Africa has always been an extremely fascinating continent. Home to more than 1.2 billion people, its mix of various cultures and traditions is an unimaginably rich source of inspiration. Artists, poets, painters, and musicians – all discovered its captivating charms and hidden mysteries. Yet, in this article, we aim to cover a different story – The story of African fashion, the way it was centuries ago and the way it is today, and how they are spreading its dominance across the fashion world.
A short story about the evolution of clothing.
African clothes represent many cultures belonging to hundreds of ethnic groups. That’s what makes them so interesting and unique. In the early days, the first clothes consisted of furs, skins, and bark cloth and were completed by garments, indicating for example social status. As humans moved on, so did the fashion and new materials, such as seashells, bones, metal or feathers appeared and came to be used as adornments. Colors especially had great importance when distinguishing one tribe from another.
Later, as the first contact between Europe and Africa was established, buttons and beads arrived. Materials such as cotton, silk, and wool gained more popularity and the technique of wax prints, originally used in Indonesia, found its way to the continent through maritime trade routes. Western influence was increasing too, but fortunately, the beauty of African culture and traditions remained.
Make fashion BOOM worldwide.
African designers reached the international fashion podium for the first time in the early 1990s. In fact, it was thanks to Lamine Badian Kouyaté, a Senegalese-Malian man, who launched his brand Xuly Bet in 1989. Meaning “open your eyes wide” in Wolof language. His first fashion show took place in the Tuileries palace, Paris. He was awarded The Creator of the year by New York Times in 1994, and part of his collections was also exhibited during the Africa 2005 exhibition at the Victoria and Albert Museum in London. In 2018, his creations could be seen at the African Metropolis exhibition at the MAXXI Museo in Rome.
Xuly Bet, one of the most famous African brands, focuses on reusing recycled fabrics and materials which are stitched or reshaped together during a process called upcycling. Inspired by the founder’s childhood memories of his grandmother reshaping clothes for him and his brothers, the concept emphasizes African heritage and embodies an ecological approach to fashion.
Nowadays, Mr.
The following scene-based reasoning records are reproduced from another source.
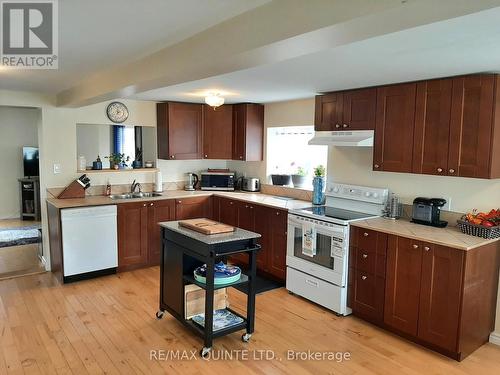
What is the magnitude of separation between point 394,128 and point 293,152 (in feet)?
6.63

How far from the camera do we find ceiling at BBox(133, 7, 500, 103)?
2.02 m

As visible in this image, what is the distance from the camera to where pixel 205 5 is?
177 centimetres

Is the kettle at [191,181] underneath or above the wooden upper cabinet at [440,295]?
above

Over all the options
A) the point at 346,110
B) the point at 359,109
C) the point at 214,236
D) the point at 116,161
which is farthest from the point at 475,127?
the point at 116,161

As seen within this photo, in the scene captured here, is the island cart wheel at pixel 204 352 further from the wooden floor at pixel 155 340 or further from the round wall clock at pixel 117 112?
the round wall clock at pixel 117 112

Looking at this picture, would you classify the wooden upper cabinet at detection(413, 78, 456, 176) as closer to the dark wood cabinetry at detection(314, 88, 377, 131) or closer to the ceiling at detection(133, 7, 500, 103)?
the ceiling at detection(133, 7, 500, 103)

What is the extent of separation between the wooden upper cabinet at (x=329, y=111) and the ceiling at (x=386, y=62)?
0.52 ft

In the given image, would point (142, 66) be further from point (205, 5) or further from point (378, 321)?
point (378, 321)

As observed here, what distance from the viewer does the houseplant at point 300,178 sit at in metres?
5.28

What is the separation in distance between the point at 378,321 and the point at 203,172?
3387mm

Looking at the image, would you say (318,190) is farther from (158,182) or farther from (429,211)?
(158,182)

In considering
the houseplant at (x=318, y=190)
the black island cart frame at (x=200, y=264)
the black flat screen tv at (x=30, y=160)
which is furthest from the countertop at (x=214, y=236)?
the black flat screen tv at (x=30, y=160)

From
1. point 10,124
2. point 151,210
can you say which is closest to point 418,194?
point 151,210

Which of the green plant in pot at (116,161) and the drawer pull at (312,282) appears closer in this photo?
the drawer pull at (312,282)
Kouyate is a regular partner of the New York Fashion Week and lives in Paris. His successful designs, most recently Autumn/Winter 2021, continue to impress the world of fashion. And more importantly, he continues to dress it in colour. As he said in an interview with the British Vogue, describing his brand – “It’s about bringing colorful things to make it more powerful and joyful.”
The International Festival of African Fashion.
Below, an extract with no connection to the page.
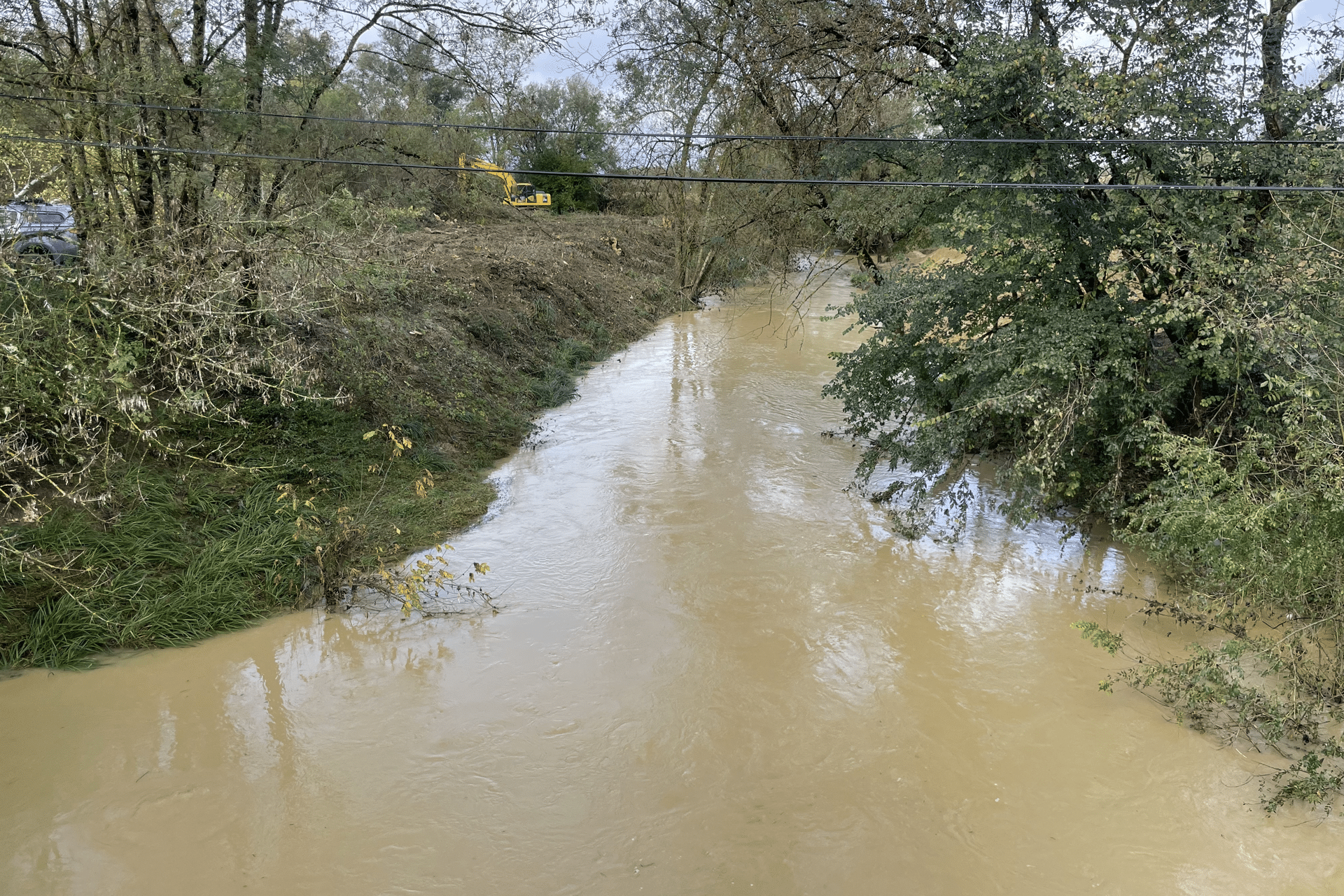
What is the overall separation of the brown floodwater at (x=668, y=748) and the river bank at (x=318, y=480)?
1.25 feet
Another big event for the African fashion world kicked off in 1998, with the help of the Nigerian designer Seidnaly Sidhamed, known as Aphaldi. This Magician of the Desert has worked with brands such as Yves Saint Laurent, Paco Rabanne or Christian Lacroix and was declared ambassador of peace in 2016 by Unesco.
The International Festival of African Fashion he helped to establish, seeks to promote African culture, connect different ethnic groups and communities, and increase economic activity. Some of the previous festivals took place in the Sahara Desert in Niger, the same as the latest festival in December 2021. The festival has contributed to the birth of various fashion weeks, such as those in Lagos, Dakar, and Johannesburg.
This year put the spotlight on Sun Alejandro, a Rwandan designer based in Gabon. His collection was influenced by the Bantu culture. Panther prints were one of the most visible patterns used, as the panther is an extremely important animal for Gabonese culture, symbolizing strength.
African fashion today.
Today, more and more African designers brighten the international fashion scene with their extraordinary pieces. Names like Panthé´O, who used to dress Nelson Mandela and the Moroccan King Mohammed VI, or Douro Olowu, whose creations were regularly seen on Michelle Obama, stimulate respect and admiration.
The future of African fashion is sure to gain even more world recognition, as the new generation of young designers is growing rapidly. Kenneth Itze, Thebe Magugu, Imane Ayissi, and many more, seek to sway the new trendy and leave their mark on the scene. We are looking forward to seeing them turn their ideas into reality.